Data excerpts:
──────────────────────────────

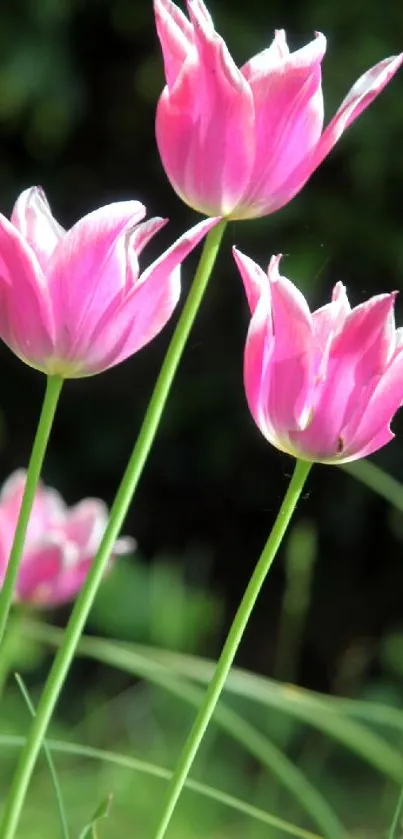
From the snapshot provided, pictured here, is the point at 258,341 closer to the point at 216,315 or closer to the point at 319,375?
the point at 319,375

──────────────────────────────

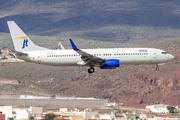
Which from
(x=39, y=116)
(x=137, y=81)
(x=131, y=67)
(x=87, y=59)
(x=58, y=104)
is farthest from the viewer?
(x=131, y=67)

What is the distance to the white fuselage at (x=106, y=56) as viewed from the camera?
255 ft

──────────────────────────────

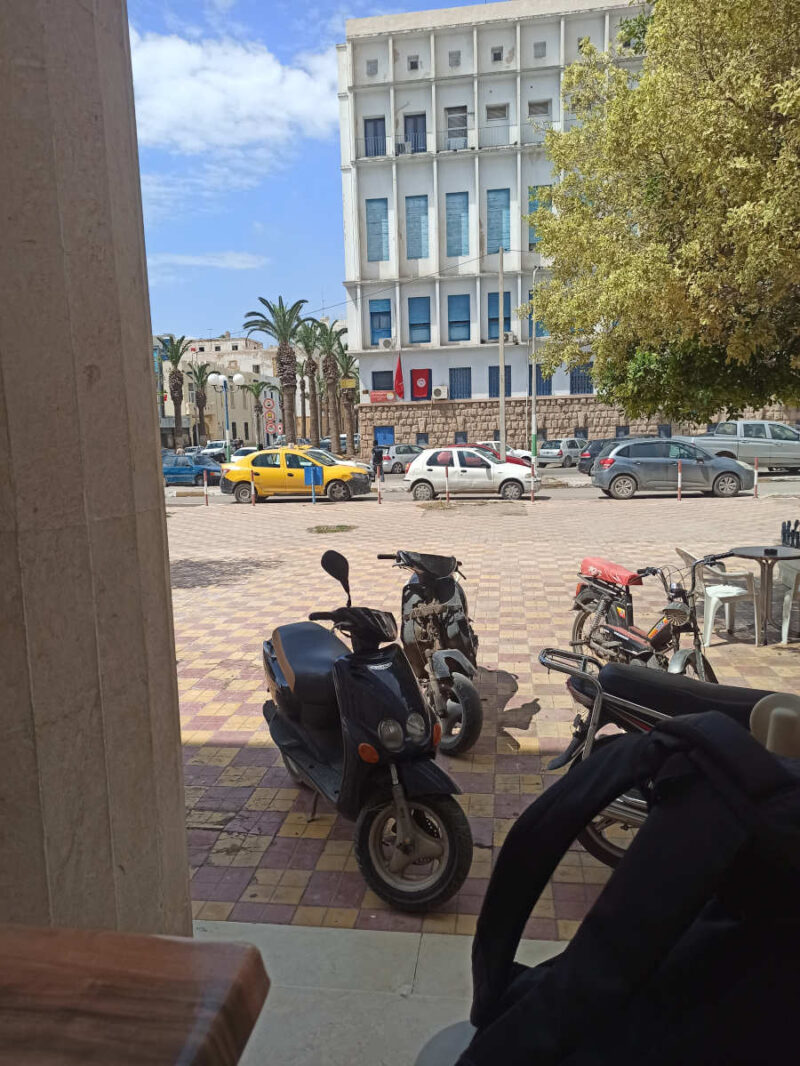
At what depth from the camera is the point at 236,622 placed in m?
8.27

──────────────────────────────

Instructions to follow:
Please find every line in the records that contains the string "point" and copy each one in full. Treat case as significant.

Response:
From the snapshot provided, pictured here, is the point at 258,341 closer to the point at 216,315 or closer to the point at 319,375?
the point at 319,375
At what depth from the camera is the point at 236,622 placed in m?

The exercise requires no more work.